Brasil
03/07/2008 - 21h18

Familiares, amigos e autoridades assistem à missa de 7º dia para d. Dagmar

da Folha de S.Paulo

O bispo da Diocese de Santo Amaro, d. Fernando Figueiredo, destacou hoje, durante a celebração da missa de sétimo dia pela morte de Dagmar Frias de Oliveira, a cumplicidade e o amor que a uniu por mais de 50 anos ao marido, o empresário e publisher da Folha, Octavio Frias de Oliveira, morto em abril do ano passado.

23.out.2003/Folha Imagem
Octavio Frias de Oliveira, publisher da Folha, e a mulher, Dagmar Frias de Oliveira, em 2003
Octavio Frias de Oliveira, publisher da Folha, e sua mulher, Dagmar Frias de Oliveira

"D. Dagmar foi uma mulher forte e decidida. Saudades, sim, mas, ao mesmo tempo, a certeza do feliz reencontro dela com Octavio, numa comunhão eterna com Deus", disse d. Fernando durante a homilia, quando também destacou a fé católica de d. Dagmar.

Ela morreu na sexta-feira, aos 83 anos, após complicações decorrentes de um quadro de insuficiência cardíaca e renal.

A cerimônia reuniu cerca de 200 pessoas --entre familiares, amigos, empresários, jornalistas e políticos-- na Paróquia Santuário Nossa Senhora do Rosário de Fátima, no Sumaré, zona oeste de São Paulo.

A missa teve a participação de 13 músicos integrantes do coro da Osesp (Orquestra Sinfônica do Estado de São Paulo), que interpretaram trechos dos réquiens de Gabriel Fauré (1845-1924) e de Wolfgang Amadeus Mozart (1756-1791).

Ao final, a forte união do casal também foi destacada por autoridades presentes.

"O que ela mais queria era juntar-se ao marido. Posso dizer que nunca conheci um casal em que um fosse tão próximo do outro", disse o governador de São Paulo, José Serra.
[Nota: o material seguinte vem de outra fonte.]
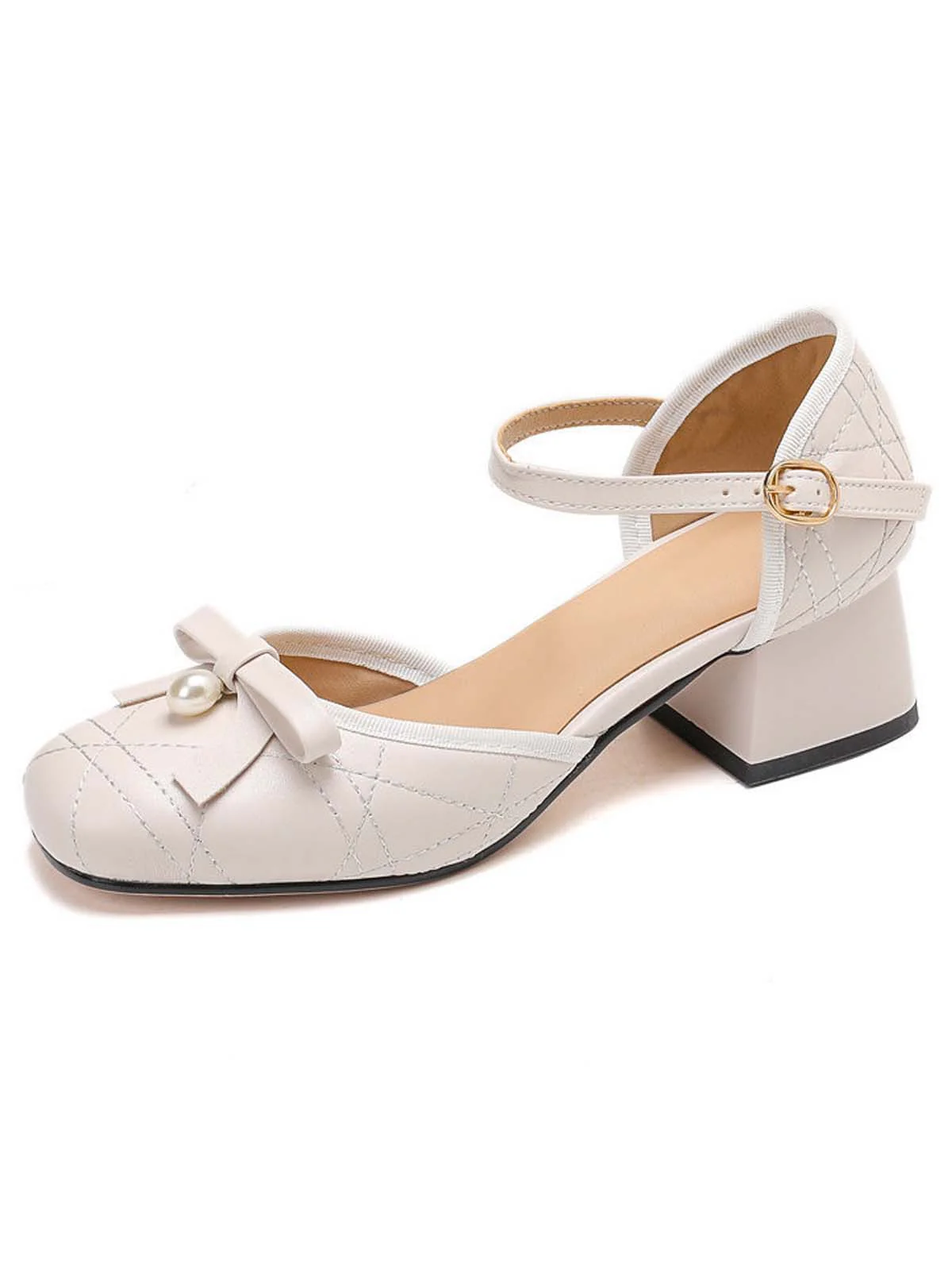 Retro Pearl Bow Mary Jane Heels - Image 3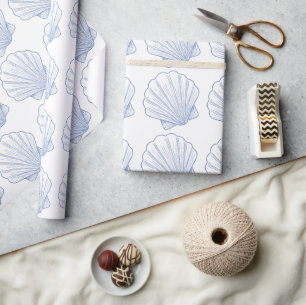 Papier Cadeau Moderne Sous L'Océan Vous Bientôt Bleu Baby Shower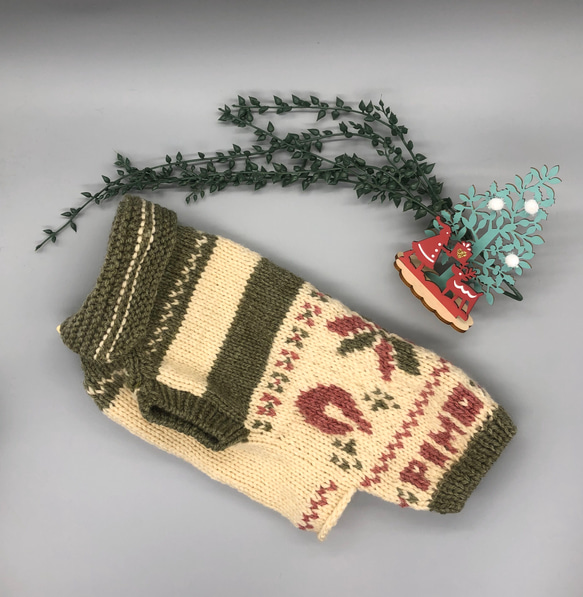 ワンコ　クリスマスカラー　カウチン風手編みセーター　 5枚目の画像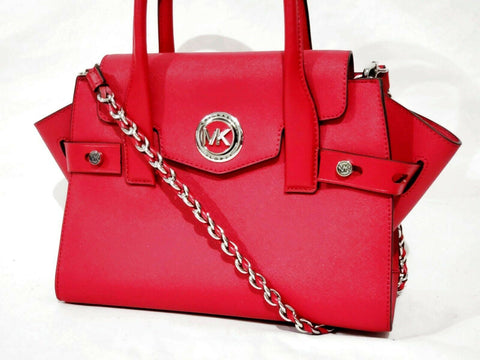 $328 MICHAEL Michael Kors Women's Carmen Small Flap Belted Leather Satchel Bag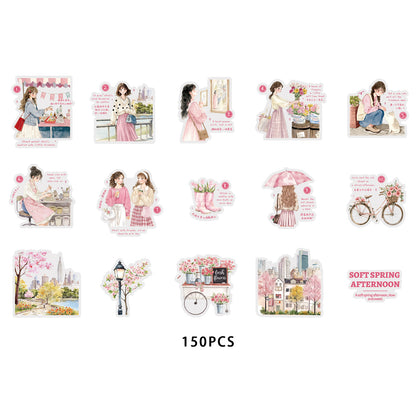 Etori Life 15PCs Korean Spring Cherry Blossom Stickers City Landscape Notebook Collage Material Luggage Skateboard Decoration Literary Aesthetics Suitable for DIY Diary, Laptop, Photo Album, Guitar, Skateboard, Water Bottle, Room Decoration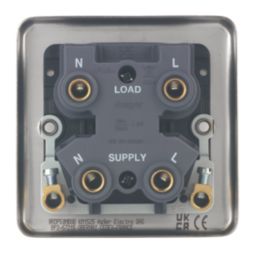 Hager Sollysta WRDP50NBSB 50A 1-Gang 2P+E Control Switch Brushed Steel with LED with Black Inserts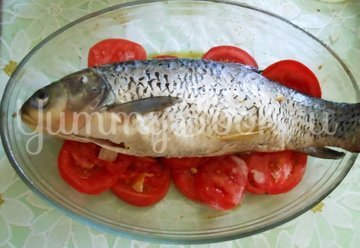 Белый амур, фаршированный сладким перцем в духовке - шаг 8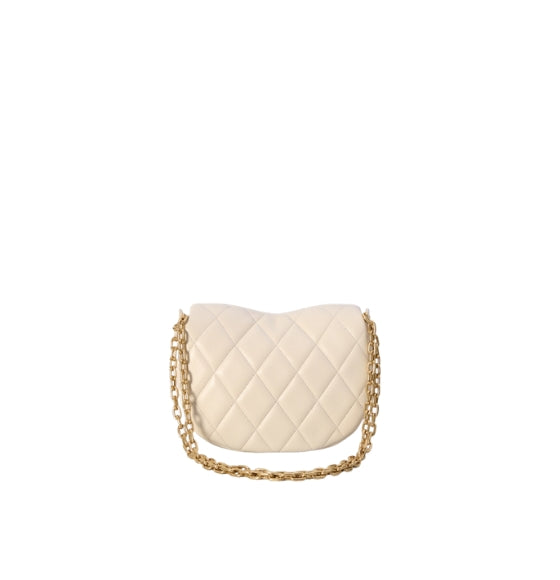 White Rocking Horse Quilted Leather Cross-Body Bag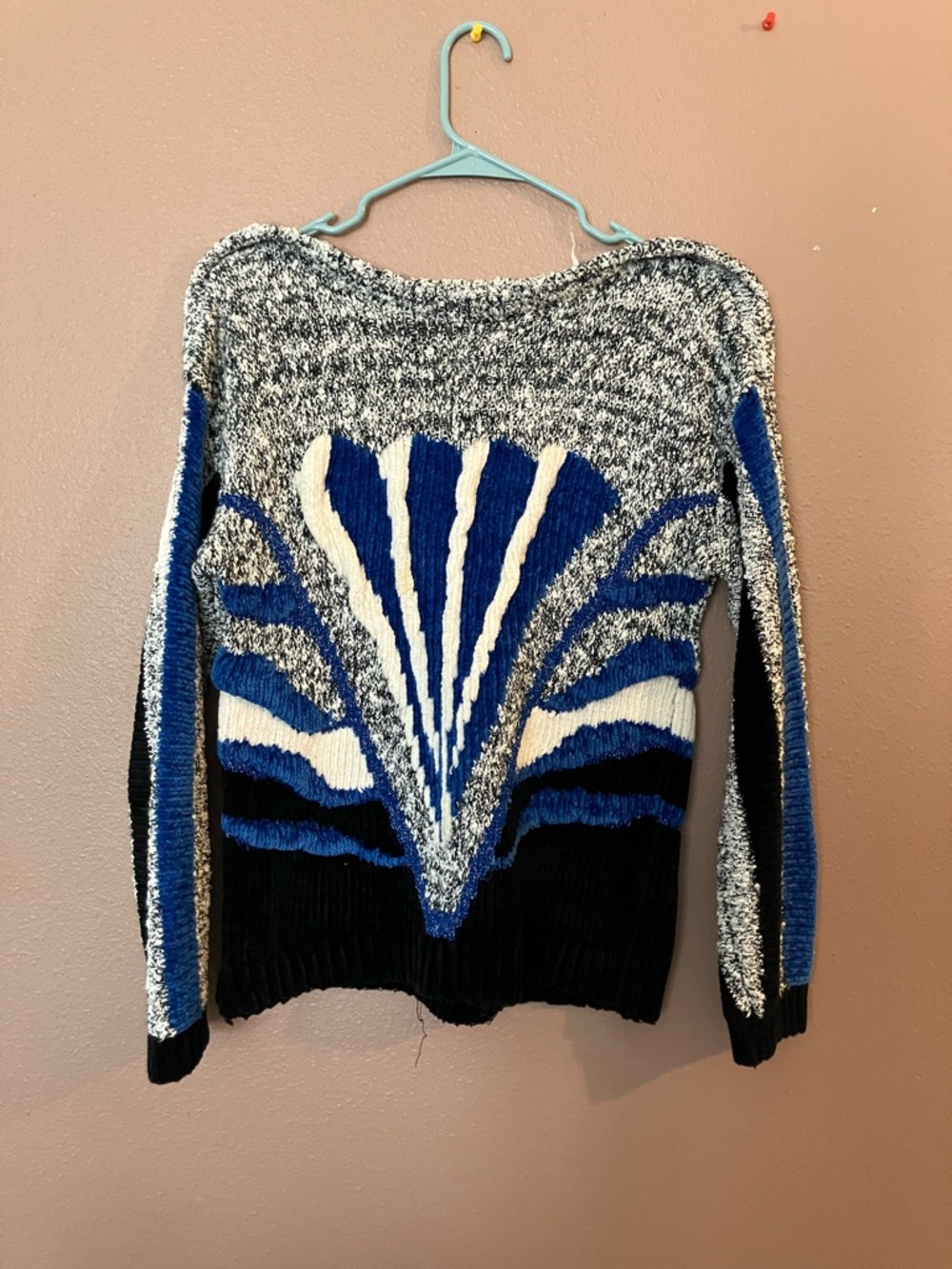 W.O.R.D.S Blue & Black Patterned Women's Knit Sweater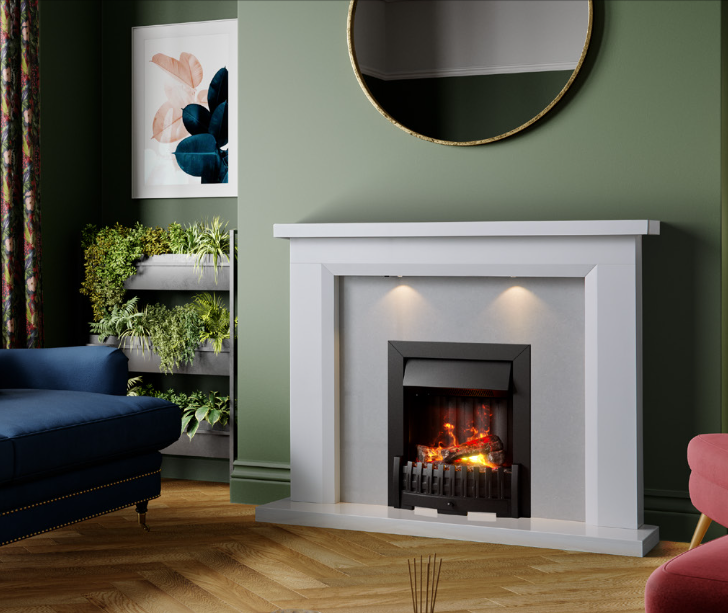 RIO MARBLE FIREPLACE WITH LED DOWNLIGHTS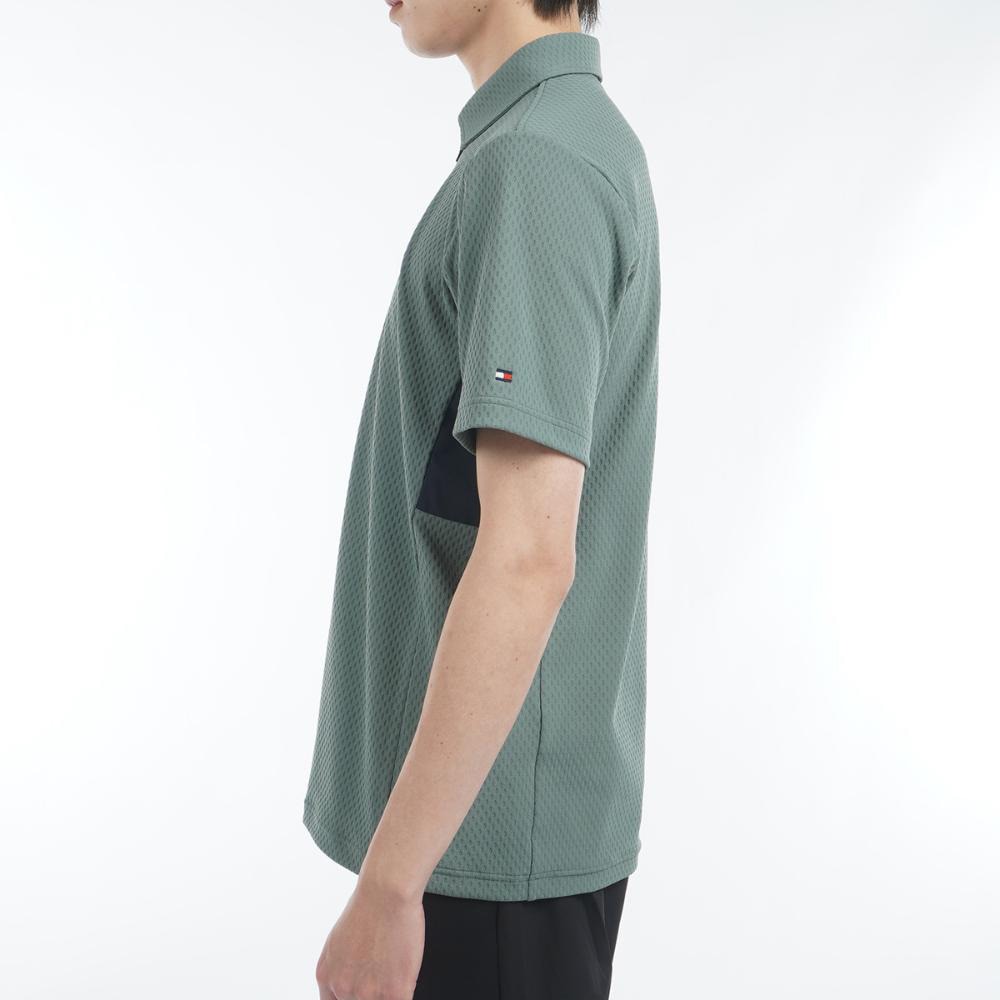 トミー ヒルフィガー ゴルフ（TOMMY HILFIGER GOLF）（メンズ）ゴルフウェア リンクスジャガード 半袖ハーフジップシャツ THMA536-OLV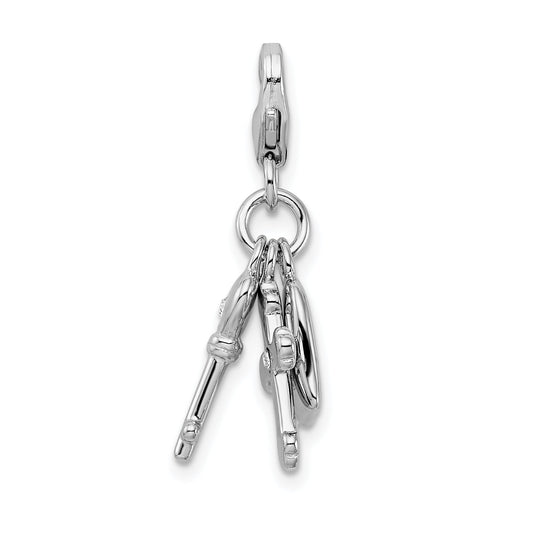 Sterling Silver Amore La Vita Rhodium-Plated Polished Heart Cross And Key With Crystal From Swarovski Charm Fancy Lobster Clasp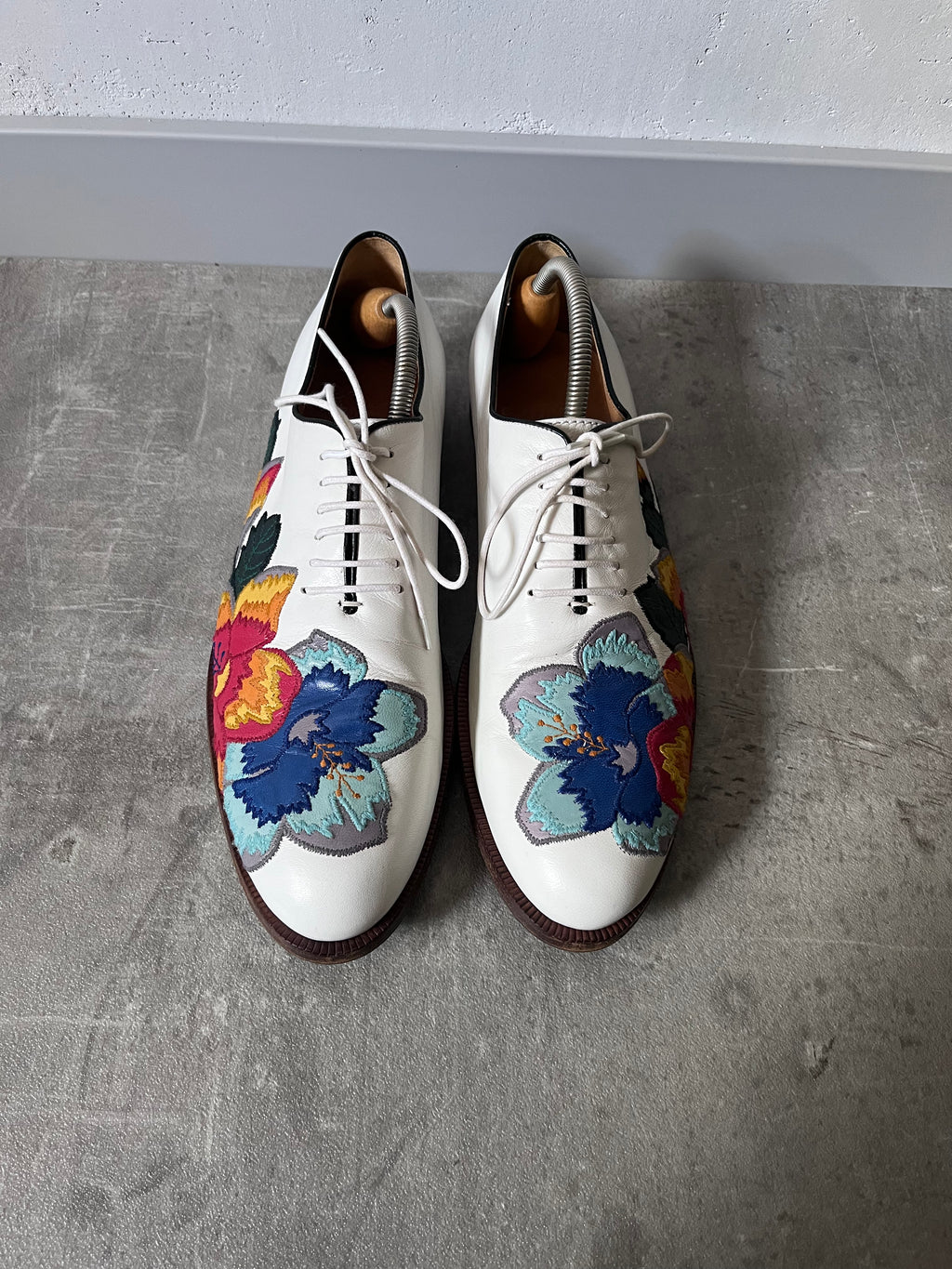 Gucci by Alessandro Michele Floral Formal Leather Shoes White Multicolor Men - 42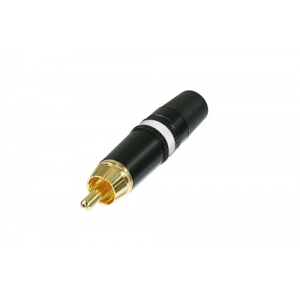 REAN DELUXE METAL PHONO RCA PLUG MALE GOLD PLATED CONTACTS WHT RUBBER RING 8.6DIAX56L (MM)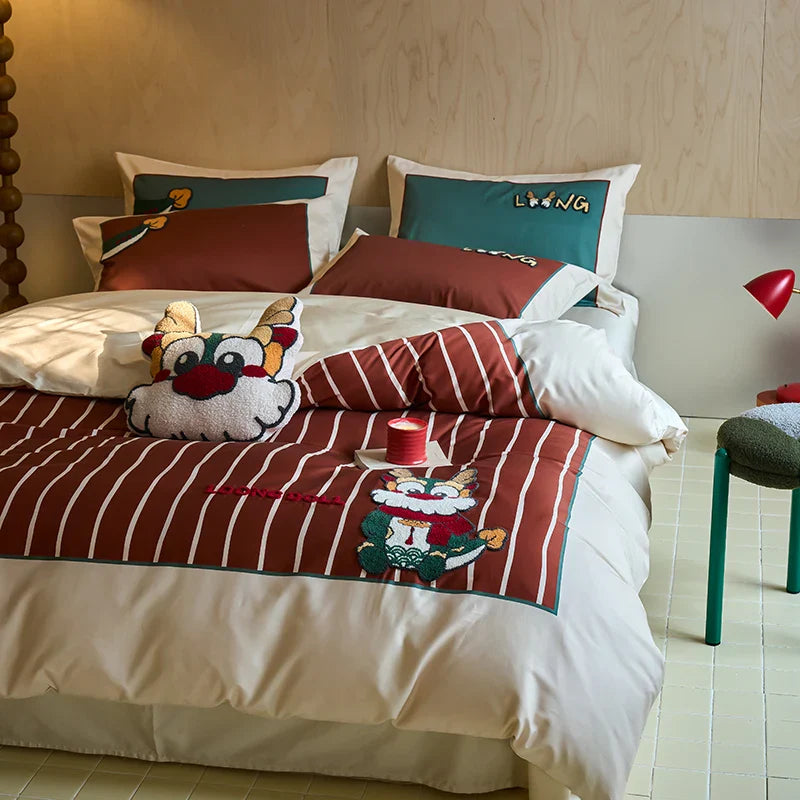 Afralia™ Chinese Embroidered Cotton Bedding Set: King Size Duvet Cover, Sheet, Quilt Cover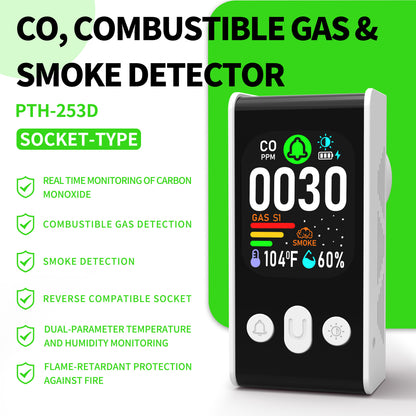 253 D Plug in All-in-One CO, Gas & Smoke Detector with battery backup Portable Real-Time Monitoring & Smart Socket alarm suitable for home & RVs and hotels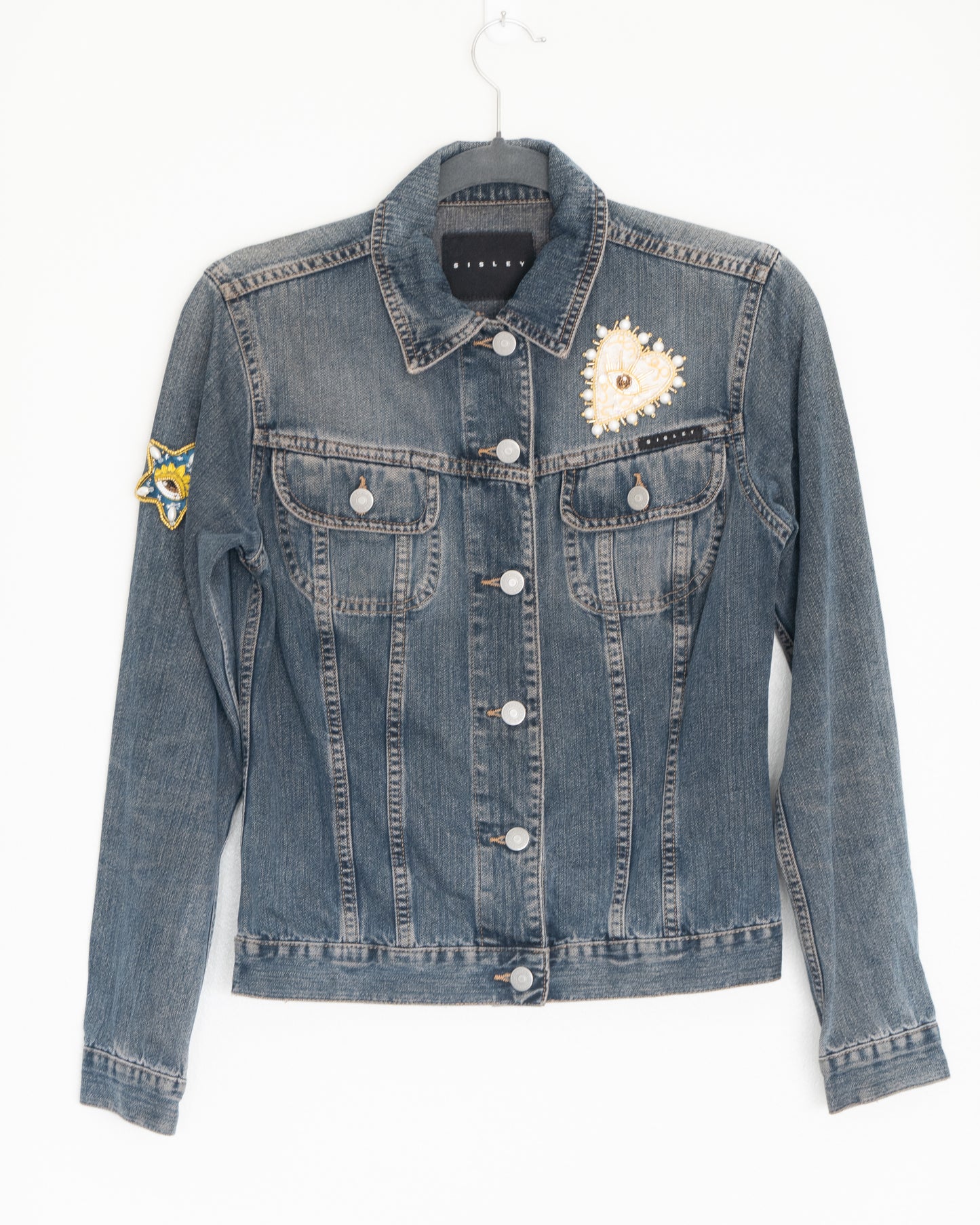 Chaqueta Denim con Aplicaciones - Sisley - La Reversa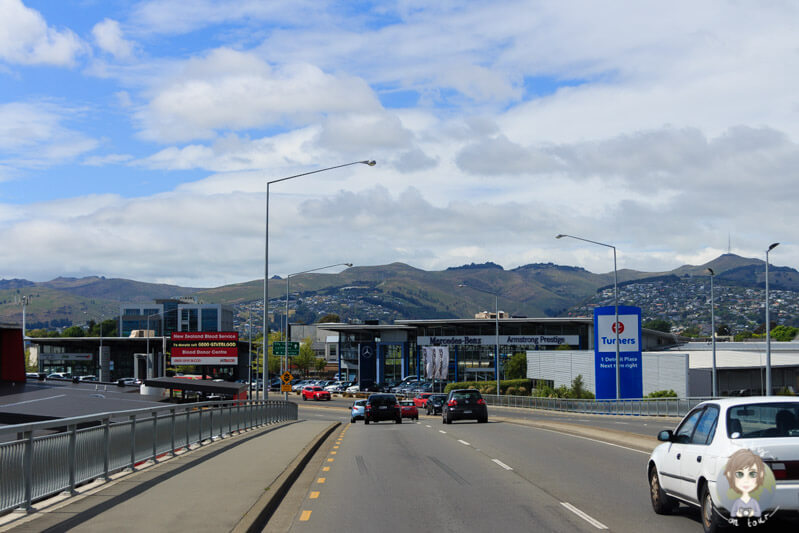 Fahrt in das Zentrum von Christchurch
"Ela foi um exemplo de mulher dedicada à família, solidária e companheira do 'seu' Frias", afirmou o prefeito paulistano, Gilberto Kassab.

Para Lázaro Brandão, presidente do Conselho de Administração do Bradesco, d. Dagmar se destacava pela "serenidade e afeição pelo marido".

O jornalista Boris Casoy, que dirigiu a Redação da Folha entre os anos 1977 e 1984, afirmou que ela e o publisher do jornal sempre foram "um eterno casal de namorados".

Entre os que acompanharam a cerimônia estavam os ex-governadores Laudo Natel, Paulo Maluf (hoje deputado) e Cláudio Lembo, além de Abram Szajman, presidente da Fecomércio-SP (Federação do Comércio do Estado de São Paulo), Paulo Renato, deputado pelo PSDB, Luiz Antonio Marrey, secretário estadual da Justiça de SP, e Rodrigo Pinho, ex-procurador-geral de Justiça de SP.

Estavam ainda na missa, entre outros, o publicitário Luiz Salles, Marcos Cintra, vice-presidente da Fundação Getulio Vargas, o empresário Massimo Ferrari, o vice-presidente do Bradesco Luiz Carlos Trabuco Cappi, o médico Raul Cutait e a ex-primeira-dama do governo paulista Ika Fleury.

Além dos filhos Maria Helena, Otavio, Maria Cristina e Luís, d. Dagmar deixa nove netos e três bisnetos.